HOLLYWOOD—You really have to have courage to do a gangster movie. Classics like “The Godfather” and “Goodfellas” loom so large over the genre that it casts a shadow on any project that treads similar ground. “Live By Night” tried, but script problems ultimately make it a forgettable and lackluster entry in the genre’s repertoire.

The plot follows Joe Coughlin (Ben Affleck), a stick-up man and outlaw in prohibition era Boston who becomes entangled with the mob. The somewhat complicated plot follows him to Florida as he takes over the illegal liquor business in Tampa, falls in love with the beautiful Graciela (Zoe Saldana), and fights off rivals and threats.

One of my favorite parts of the film were the amazing costumes. Costume designer Jacqueline West did a great job capturing the fashion of the era. I was also impressed by Jess Gonchor’s superb production design.

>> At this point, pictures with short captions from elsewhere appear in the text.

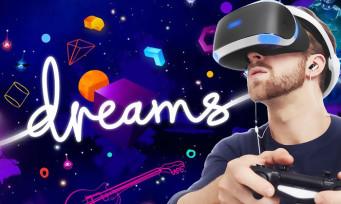 Dreams : la réalité virtuelle se prépare doucement, MediaMolecule lance une alerte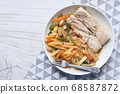 Grilled Fish Fillet with BBQ Vegetables. 68587872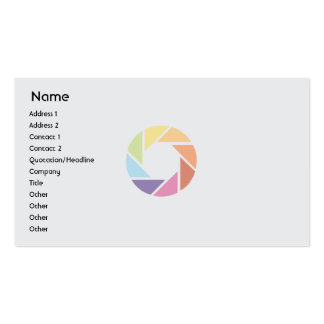 Color Wheel - Business Pack Of Standard Business Cards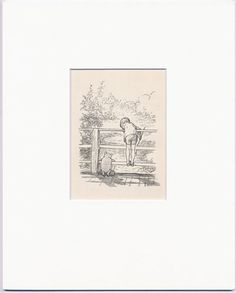 Pooh Sticks, Antique Print 1930s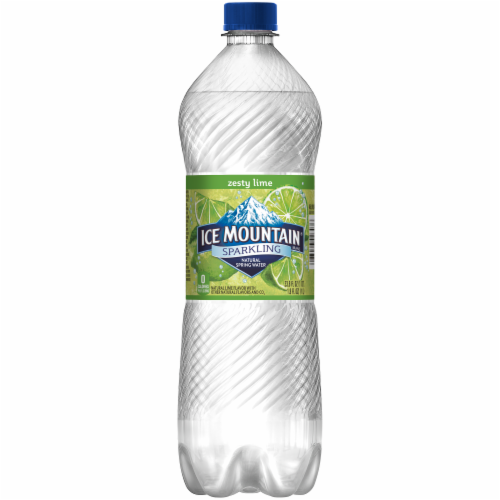 Ice Mountain Sparkling Zesty Lime Natural Spring Bottled Water Perspective: back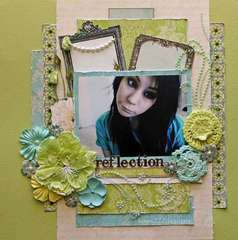 Reflection * Scrap That June Kit* Websters Pages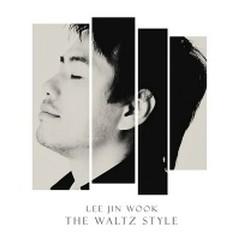 The Waltz Style - Lee Jin Wook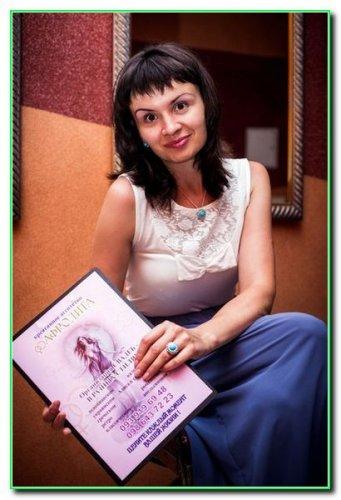 Крашевська Тетяна - тамада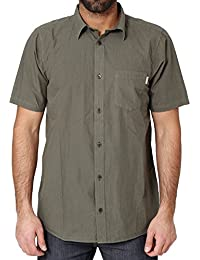 Chemise Manches Courtes Carhartt WIP Wesley Pour Homme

I have to mention that this movie has one of the best old time car chases I’ve seen. An example of the film’s great camerawork, the scene was the film’s most exciting and memorable.

The actors did a fine job. None of the performances equaled the best we’ve seen over the past few months, but that has less to do with them than issues with the story itself.

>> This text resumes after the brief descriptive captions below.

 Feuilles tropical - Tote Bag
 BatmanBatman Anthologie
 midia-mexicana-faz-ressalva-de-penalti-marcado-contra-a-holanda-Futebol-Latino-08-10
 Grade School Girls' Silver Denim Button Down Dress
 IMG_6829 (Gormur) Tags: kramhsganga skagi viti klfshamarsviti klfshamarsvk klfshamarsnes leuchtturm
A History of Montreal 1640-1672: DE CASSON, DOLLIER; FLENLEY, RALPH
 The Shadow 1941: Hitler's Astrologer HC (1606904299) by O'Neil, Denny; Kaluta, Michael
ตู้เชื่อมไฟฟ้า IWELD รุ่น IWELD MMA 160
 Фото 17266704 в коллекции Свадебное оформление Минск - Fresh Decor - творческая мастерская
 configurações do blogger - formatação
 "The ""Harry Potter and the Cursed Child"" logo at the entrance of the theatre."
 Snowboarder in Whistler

That is where the film really falls apart. The script badly needed editing. Way too much was packed into this film. Certain plotlines and characters seemed unnecessary and underdeveloped. There was a recurring problem with convenient plot twists. Every time there’s a problem, Joe seems to get out of it because some lucky piece of information or inexplicable action from a character gives him an out. This is pretty lazy writing, and I think the audience can sense life doesn’t just throw open doors for you like that.

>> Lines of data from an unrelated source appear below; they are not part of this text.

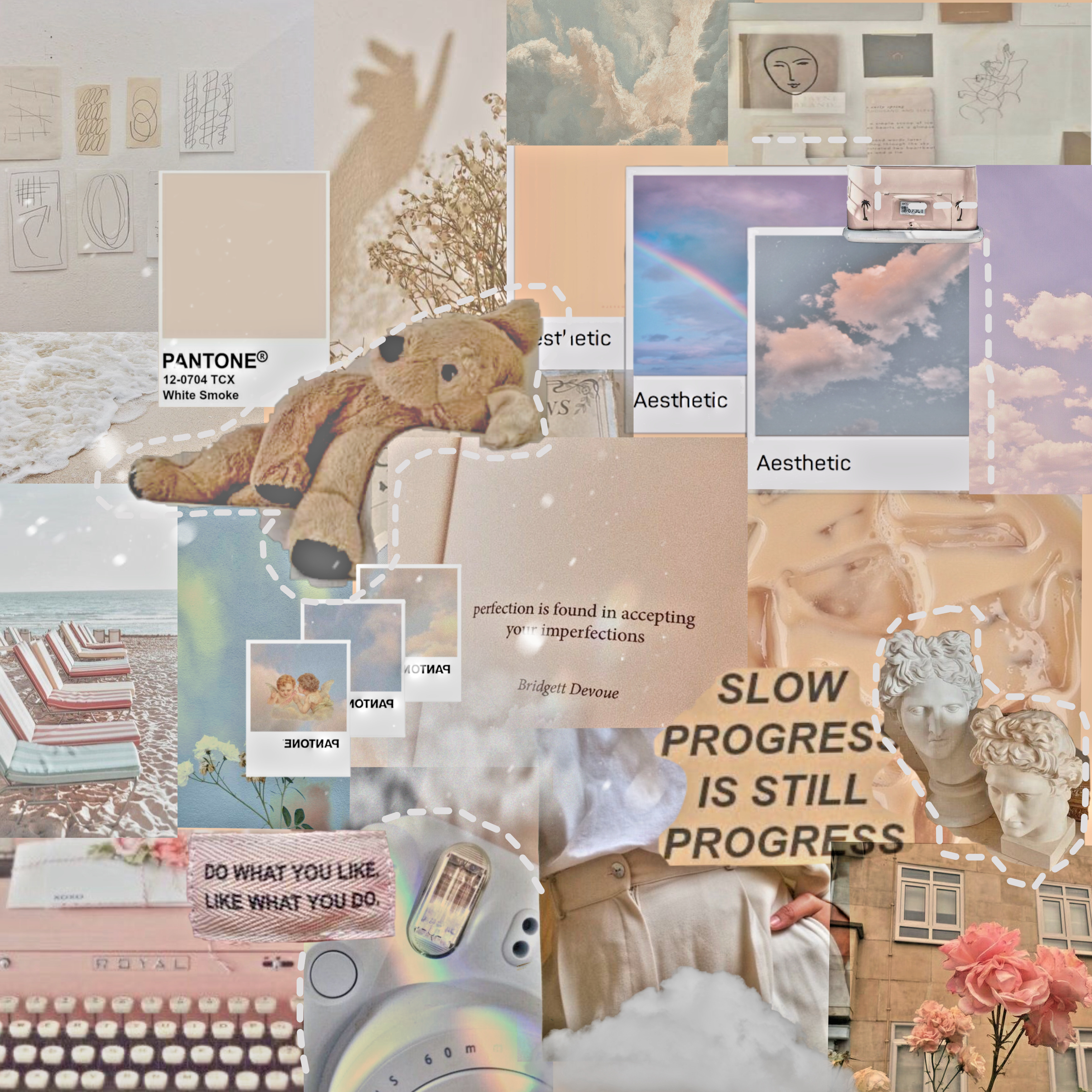 Aesthetic Cream Pastel Tumblr Image By Summerrrrrr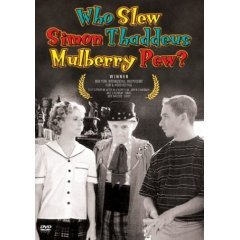 Who Slew Simon Thaddeus Mulberry Pew? - NEW DVD FACTORY SEALED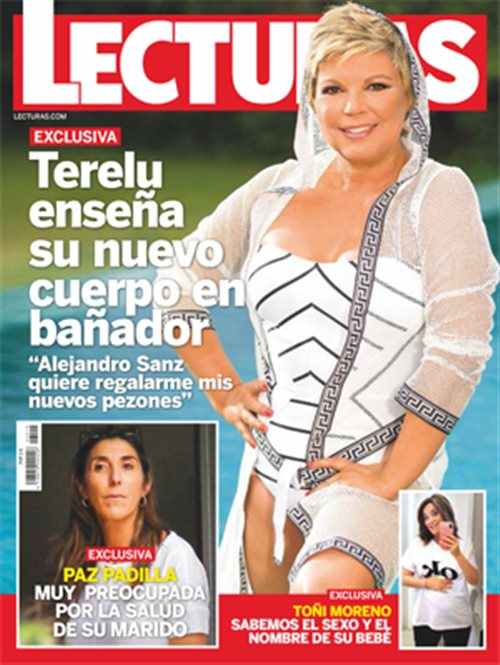 Cover 3515
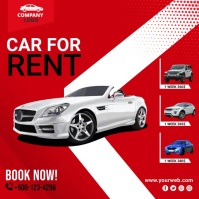 Car for Rent scoial media post template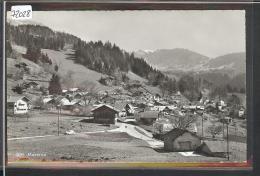 DISTRICT D´AIGLE /// HUEMOZ - TB - VD Vaud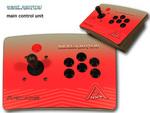 NextControl Arcade Joystick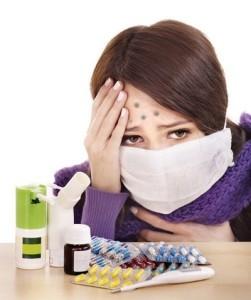 Лечение вирусных инфекций у взрослых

The sheer number of things writer/director Ben Affleck wanted to discuss is a bit overwhelming. Crime of course, but also God, race, even the oppression of all underclass people in America. It’s as if he tried to capture everything that was going on in society at the time. The Ku Klux Klan, immigration, of course prohibition, the stock market collapse, even Hitler gets a mention at the end. He couldn’t do it, and in the end the film lost focus. These are all worthy topics to explore, but better to do a few well than many mediocre.

Character development was a huge problem. I was especially disappointed by the failure to develop the female characters. Both Graciela and Emma (Sienna Miller) are there mostly for the development of Joe’s character rather than being fully lived and developed in their own right. This is a flaw that wasted the actor’s talents and damaged the story.

There were other issues. Some of the mob stuff was hard to believe. Why were so many characters all too ready to work with their enemies? Wouldn’t there be revenge for some of the things that were done in the film? Would they really be so easily forgotten? There were a lot of monologues. Some not too bad, but others tried to be deep when they simply were banal.

I also feel the film didn’t show the consequences of a life of crime enough. It tried to tack on some tragedy at the end, but it felt like an obligatory endnote more than an emotional, perceptive statement.

Overall, the effort was flawed and unsuccessful. It compares more to minor entries in the gangster genre like “Road to Perdition” than to greats like “The Godfather.” A muddled, problematic script hobbled the whole enterprise. If you want to see a crime movie stay home and check out the far superior “Hell or High Water” instead.